Martha’s and Simon’s evening was to take its usual pattern, she supposed, of lecture first and fornication later. He had paid the bill for their tea, and she could understand now why he had appeared anxious about Isobel’s ice-cream, and the suggestion of another pot of tea. Amy had sympathy for hard-up young people. Long ago, she had been one herself, and it was because of this that journeys in taxis just for the sake of the drive and not necessity seemed outrageous to her.

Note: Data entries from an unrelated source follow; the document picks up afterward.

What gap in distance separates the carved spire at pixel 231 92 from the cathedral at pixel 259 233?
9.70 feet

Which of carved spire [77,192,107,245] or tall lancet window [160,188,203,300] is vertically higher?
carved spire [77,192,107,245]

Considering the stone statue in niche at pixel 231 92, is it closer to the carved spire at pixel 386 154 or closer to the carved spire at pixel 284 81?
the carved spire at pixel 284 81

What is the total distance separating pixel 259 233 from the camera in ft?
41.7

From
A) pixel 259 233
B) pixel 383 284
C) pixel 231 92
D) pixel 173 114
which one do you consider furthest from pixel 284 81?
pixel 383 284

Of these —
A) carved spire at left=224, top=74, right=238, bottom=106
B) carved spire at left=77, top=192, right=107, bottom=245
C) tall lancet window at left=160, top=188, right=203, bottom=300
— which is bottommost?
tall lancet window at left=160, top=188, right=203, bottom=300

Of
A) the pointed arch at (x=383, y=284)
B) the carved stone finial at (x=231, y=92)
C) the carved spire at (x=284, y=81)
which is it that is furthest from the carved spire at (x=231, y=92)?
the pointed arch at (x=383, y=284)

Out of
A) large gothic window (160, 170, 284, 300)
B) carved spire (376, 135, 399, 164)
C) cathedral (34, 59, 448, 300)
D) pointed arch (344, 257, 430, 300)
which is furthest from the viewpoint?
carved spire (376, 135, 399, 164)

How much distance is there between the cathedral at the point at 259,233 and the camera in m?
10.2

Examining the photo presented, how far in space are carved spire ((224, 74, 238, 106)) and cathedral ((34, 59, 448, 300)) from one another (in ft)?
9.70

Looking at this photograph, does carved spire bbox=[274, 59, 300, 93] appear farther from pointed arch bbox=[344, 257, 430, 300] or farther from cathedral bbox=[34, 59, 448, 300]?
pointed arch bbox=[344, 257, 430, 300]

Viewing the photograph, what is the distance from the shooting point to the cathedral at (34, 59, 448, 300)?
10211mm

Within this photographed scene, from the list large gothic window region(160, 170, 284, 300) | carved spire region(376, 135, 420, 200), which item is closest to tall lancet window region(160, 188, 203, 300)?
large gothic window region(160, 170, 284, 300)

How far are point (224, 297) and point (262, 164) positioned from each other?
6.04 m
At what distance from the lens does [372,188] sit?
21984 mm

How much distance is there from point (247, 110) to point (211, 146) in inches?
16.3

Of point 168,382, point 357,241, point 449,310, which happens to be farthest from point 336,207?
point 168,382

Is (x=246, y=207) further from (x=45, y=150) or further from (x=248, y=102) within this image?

When at last they got back to Campden Hill, James and Dora were already home. Dora was sitting at the kitchen table, drawing, and she went on drawing against the spate of Isobel’s descriptions of taxis, ice-creams, Americans and Christmas decorations. Trying not to listen, she frowned and pursed her lips. At last, she said calmly, scribbling pubic hair onto her drawing of a nude woman, “I’ve decided when I’m grownup, I’m going to be a great artist like Grandpa.”

“I’m going to be a great artist, too,” Isobel said. “I shall make someone do the drawings, and I shall colour them in.”

11
 

“You will come to us for Christmas?” James asked, as he drove Amy back from her ordeal.

“But you always come to us.”

His hands tightened on the steering-wheel as he tried to think of something to say.

“And Ernie and I have already made the pudding. He would be quite put out if we were not to have our proper Christmas.” Like many unreligious people, she laid great store by her Christmas. “And Gareth’s coming.”

The pudding might be taken from one place to another, but James could see that Gareth and Ernie could not. Now that his father was dead, he and Maggie had rather hoped for Christmas in their own home. No obstacles to that from Maggie’s side, whose parents were in Malta for their retirement and tax-evasion. It was just one party after another for them there, so they were no trouble to anyone’s conscience. And now poor James would have to go home to break the news of another Christmas at Laurel House, and she would resent it.

Amy’s ‘proper’ Christmas, having nothing to do with religion, had very much to do with prettiness – a beautiful garland on the front door, a tinselled tree, tangerines arranged on frosted magnolia leaves,
petits fours
in ribboned goblets. It was the meal of the year
at which Ernie was always present as part of the family, wearing the black corduroy jazz-club jacket and a pink bow tie. Having brought in the turkey and set it before James, he whipped off a fancy apron and stood by to pass plates and vegetables. The sausages were in one long string and draped about the bird like a coronet. James, whose father had always done the carving, was annoyed by all this cluttering up of his job. He tried to lift the sausages away, but with a knife blade-side up, so that they lay scattered all over the carpet. Dora laughed quietly, with her eyes shut, her lips pressed together. Isobel was furious.